His brow arched. Settling into the chair behind the desk, he was intrigued. “A change? What, you want me to bring something special to wear or something?”
He couldn’t see Jennifer breaking out into a reflexive frown on the other end. Something special to wear? Really—to WEAR? Dear boy, why would I want you wearing anything? But she said, “Oh, nothing like that; everything’s just fine the way you’ve been working all along. I just wondered… Our session is for the afternoon. So, would you happen to have anything going on in the evening?”
“In the evening? Um…no, I didn’t plan anything for tomorrow night. I was probably gonna just go out with some buddies as usual. Why, what’s up? You having a party? You going someplace?”
“No, I’m not going anywhere, and there’s no party,” Jennifer said. “But…what if, after the session, you stayed for dinner?”
Up until now, Wesley had been leaning back casually in the chair. At this question, he sat upright, startled. “Dinner?”

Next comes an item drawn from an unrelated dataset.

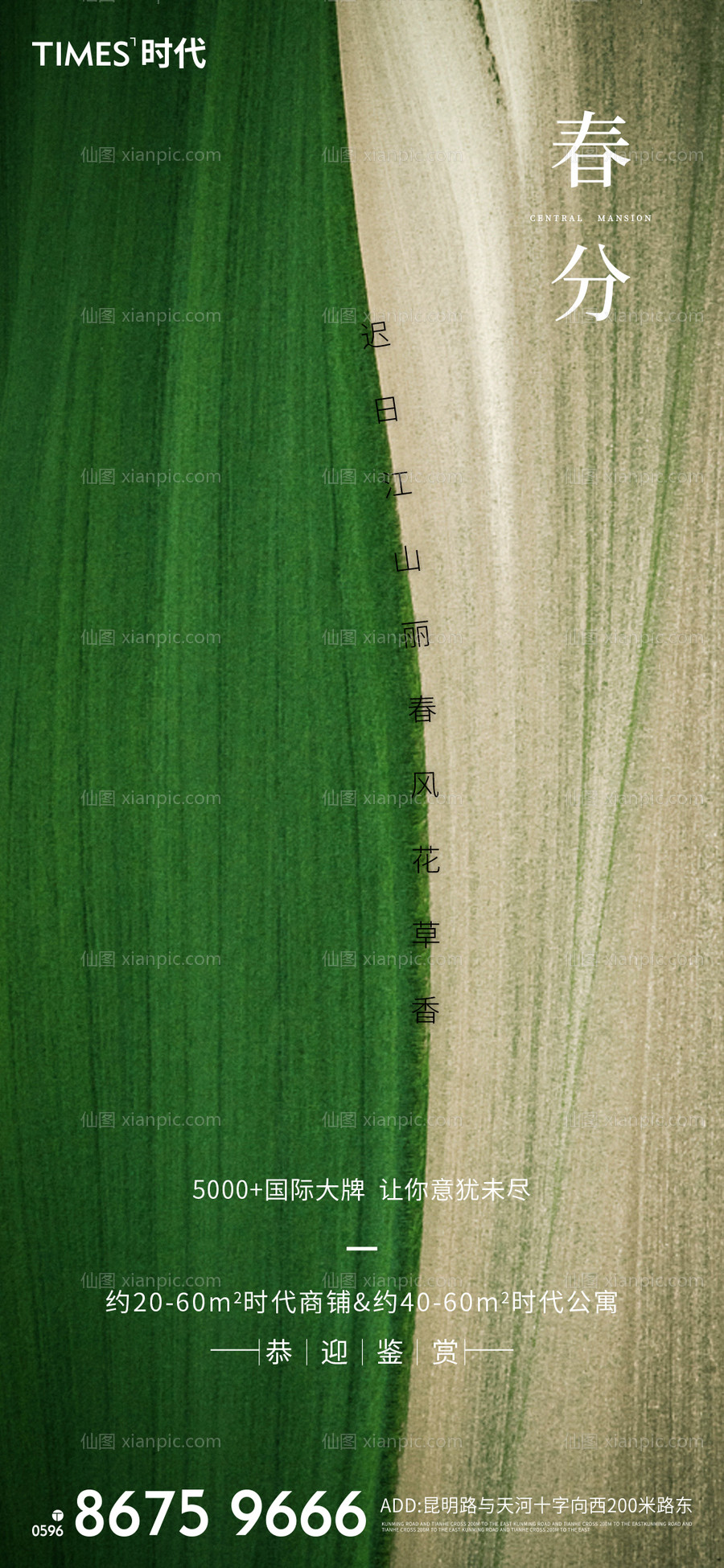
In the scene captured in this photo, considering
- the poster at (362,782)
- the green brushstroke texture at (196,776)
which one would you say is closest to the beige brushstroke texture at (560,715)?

“Yes—dinner. I thought I might make us something, and perhaps you’d like to stay.”
Totally unprepared for any such idea, Wesley at first was at a loss for words. “Dinner. Wow. Really. Dinner. Um…you don’t have to do anything like that.”
“I know it wasn’t part of the arrangement,” she said, “but it’s just something I’d like to do. I only cook for myself these days. I thought it might be nice to share dinner with someone else. I promise, I’m not just some socialite who doesn’t know her way around a kitchen. Really, I actually can cook.”
“Um, yeah, I’m sure you can. It’s just…I wasn’t expecting anything like that.”
“Do you like fish?” she asked.
Even more intrigued now, he said, “Yeah, I love fish.”
“Have you ever had trout almondine?”
The question caught Wesley in the middle of a swallow. It went down the wrong pipe, and suddenly, he loudly sputtered. Doub
led over in the chair, he started to cough with sharp and very audible hacks. He scrambled to put the bottle of water back on the desk and was barely able to hang on to the phone. With reddened face and sputtering mouth, he heard Jennifer ask over the phone, “Wesley? Are you all right?”
Wesley nodded, a gesture which of course she could not hear, while bringing himself upright in the chair. In the midst of gasping and coughing, he blurted out, “Yeah, yeah, I’m fine; I just swallowed something wrong.” Cough, hack, gag. “Did…did you say trout?”
“Yes, trout almondine. Or we could have grilled salmon if you prefer.”
Recovering his breath, Wesley shook his head, which of course she also could not hear. “No, no, trout’s great. I love trout. I haven’t had a good trout in a while.”